Question 9.55 asks you to write a balanced chemical equation for the formation reaction of various gases. In part C, it asks you to do so for CO(g). Why do you use C(s, graphite) for the chemical equation and not C(s, diamond) or C(g)? Is C(s, graphite) the most stable form of carbon?

Hovik Mike Mkryan 2I
Posts: 95
Joined: Fri Sep 28, 2018 12:25 am

### Re: 9.55, 6th edition (part c)

Hello,
I believe professor Lavelle mentioned in class that at room temperature the most stable is graphite and at higher temperatures diamond can become more stable.

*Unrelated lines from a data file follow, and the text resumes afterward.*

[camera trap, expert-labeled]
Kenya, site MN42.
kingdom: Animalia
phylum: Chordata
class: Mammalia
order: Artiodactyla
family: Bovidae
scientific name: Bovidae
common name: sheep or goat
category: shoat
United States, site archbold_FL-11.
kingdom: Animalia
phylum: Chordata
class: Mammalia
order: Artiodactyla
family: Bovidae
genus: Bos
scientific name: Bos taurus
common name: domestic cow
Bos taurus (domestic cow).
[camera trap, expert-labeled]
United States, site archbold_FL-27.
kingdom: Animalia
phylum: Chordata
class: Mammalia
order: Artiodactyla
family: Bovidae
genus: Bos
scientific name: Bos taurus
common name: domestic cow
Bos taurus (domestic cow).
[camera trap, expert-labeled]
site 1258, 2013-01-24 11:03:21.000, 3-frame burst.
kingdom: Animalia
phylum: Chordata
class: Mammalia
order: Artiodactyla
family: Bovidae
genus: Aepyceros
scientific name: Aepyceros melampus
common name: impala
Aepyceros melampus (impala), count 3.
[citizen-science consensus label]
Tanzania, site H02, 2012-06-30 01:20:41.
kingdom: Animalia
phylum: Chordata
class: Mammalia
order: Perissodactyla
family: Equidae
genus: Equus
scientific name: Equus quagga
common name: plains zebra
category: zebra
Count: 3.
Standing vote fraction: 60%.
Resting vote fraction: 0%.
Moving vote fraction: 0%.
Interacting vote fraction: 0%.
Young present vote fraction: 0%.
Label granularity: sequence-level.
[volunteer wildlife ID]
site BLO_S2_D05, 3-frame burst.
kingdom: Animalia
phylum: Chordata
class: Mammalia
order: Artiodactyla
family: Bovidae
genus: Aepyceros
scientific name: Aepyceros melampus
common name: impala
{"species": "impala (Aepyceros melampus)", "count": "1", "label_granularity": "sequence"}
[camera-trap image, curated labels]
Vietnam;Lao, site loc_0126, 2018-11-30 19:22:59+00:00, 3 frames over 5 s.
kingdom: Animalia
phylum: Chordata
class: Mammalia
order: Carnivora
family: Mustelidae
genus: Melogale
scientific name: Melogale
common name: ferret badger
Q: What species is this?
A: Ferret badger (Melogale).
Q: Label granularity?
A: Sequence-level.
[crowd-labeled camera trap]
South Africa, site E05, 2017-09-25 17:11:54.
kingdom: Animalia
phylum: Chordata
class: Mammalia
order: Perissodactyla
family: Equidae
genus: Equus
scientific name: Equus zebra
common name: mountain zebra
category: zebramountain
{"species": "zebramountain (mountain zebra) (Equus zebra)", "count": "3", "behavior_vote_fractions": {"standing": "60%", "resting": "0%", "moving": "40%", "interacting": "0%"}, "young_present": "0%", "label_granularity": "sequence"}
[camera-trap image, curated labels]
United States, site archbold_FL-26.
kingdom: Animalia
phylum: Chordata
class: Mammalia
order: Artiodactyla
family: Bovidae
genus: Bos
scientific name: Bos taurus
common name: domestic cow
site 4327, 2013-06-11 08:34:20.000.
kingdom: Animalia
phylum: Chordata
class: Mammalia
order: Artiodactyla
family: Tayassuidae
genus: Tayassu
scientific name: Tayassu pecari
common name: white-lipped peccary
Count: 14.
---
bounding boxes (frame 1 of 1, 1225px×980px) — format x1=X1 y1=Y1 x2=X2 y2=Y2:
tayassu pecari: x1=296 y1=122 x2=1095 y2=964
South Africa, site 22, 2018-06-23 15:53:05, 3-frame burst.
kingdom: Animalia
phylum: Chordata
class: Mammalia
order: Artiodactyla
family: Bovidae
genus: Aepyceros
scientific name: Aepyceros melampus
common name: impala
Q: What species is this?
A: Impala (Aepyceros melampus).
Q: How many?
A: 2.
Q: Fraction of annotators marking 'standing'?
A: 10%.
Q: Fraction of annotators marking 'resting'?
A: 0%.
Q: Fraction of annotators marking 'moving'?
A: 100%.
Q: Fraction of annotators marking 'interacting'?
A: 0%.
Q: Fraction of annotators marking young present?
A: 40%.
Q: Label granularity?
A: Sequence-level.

Hope this helped!

Steven Garcia 1H
Posts: 79
Joined: Fri Sep 28, 2018 12:16 am

### Re: 9.55, 6th edition (part c)

C(s, graphite) is the most stable element of carbon so that's why you would use C(s, graphite) as opposed to C(s, diamond). This can be confirmed if you look at the appendix of the textbook. The enthalpy of formation of C(s, graphite) is 0, which is what we expect for elements in their most stable form.